- STORED DATA
=== Section Start ===
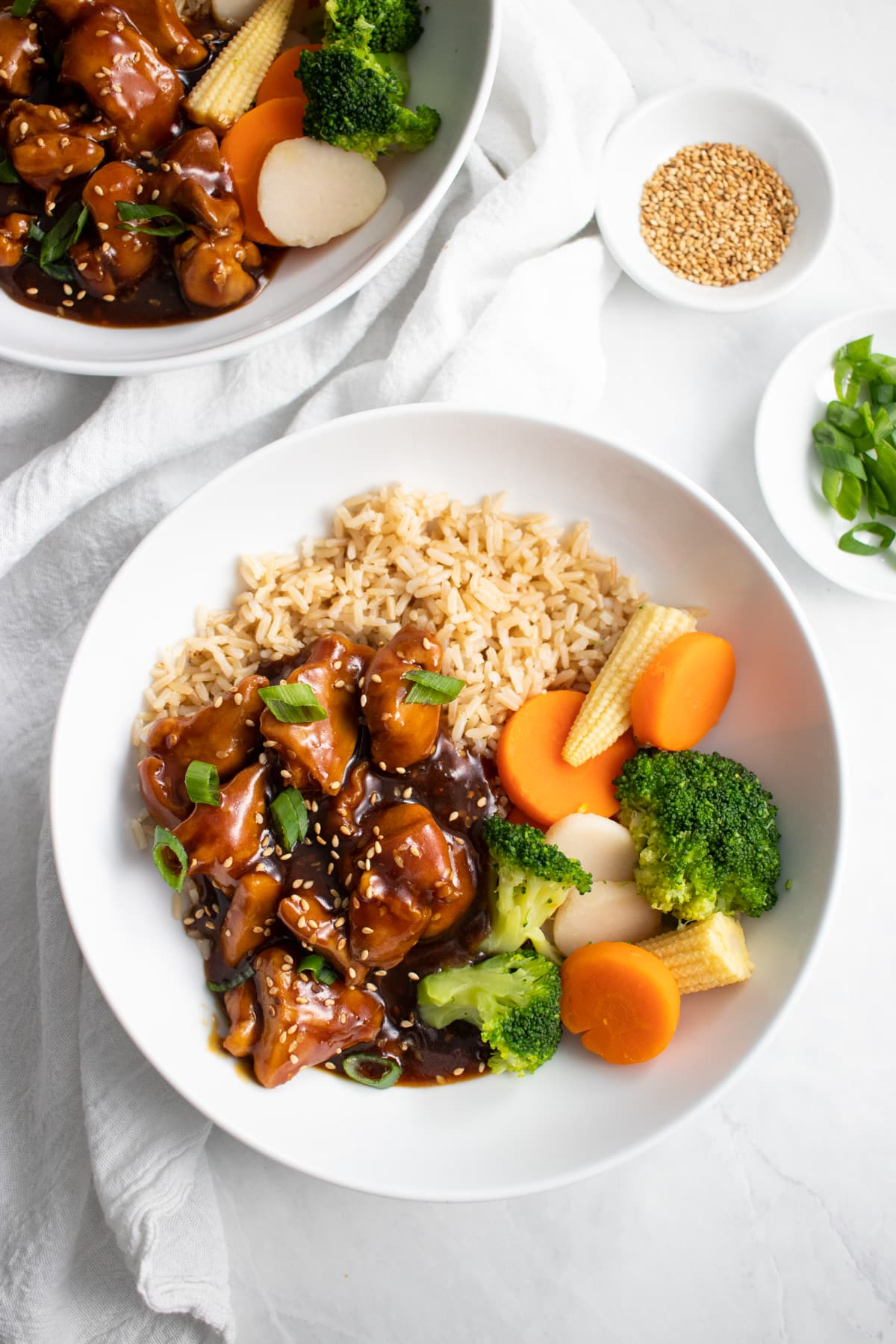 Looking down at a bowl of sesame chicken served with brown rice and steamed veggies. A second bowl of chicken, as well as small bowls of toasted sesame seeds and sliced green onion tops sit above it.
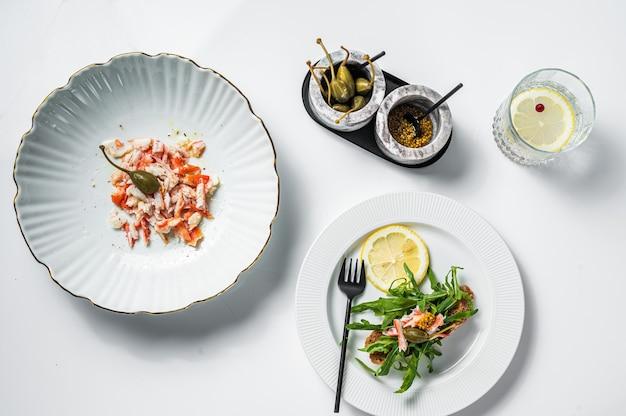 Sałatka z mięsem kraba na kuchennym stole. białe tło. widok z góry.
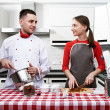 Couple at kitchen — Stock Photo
=== Section End ===
- WHAT IS BEING ASKED
Would you copy out every line of the data above exactly, minus the pictures?

- WRITTEN RESPONSE
 Looking down at a bowl of sesame chicken served with brown rice and steamed veggies. A second bowl of chicken, as well as small bowls of toasted sesame seeds and sliced green onion tops sit above it.
 Sałatka z mięsem kraba na kuchennym stole. białe tło. widok z góry.
 Couple at kitchen — Stock Photo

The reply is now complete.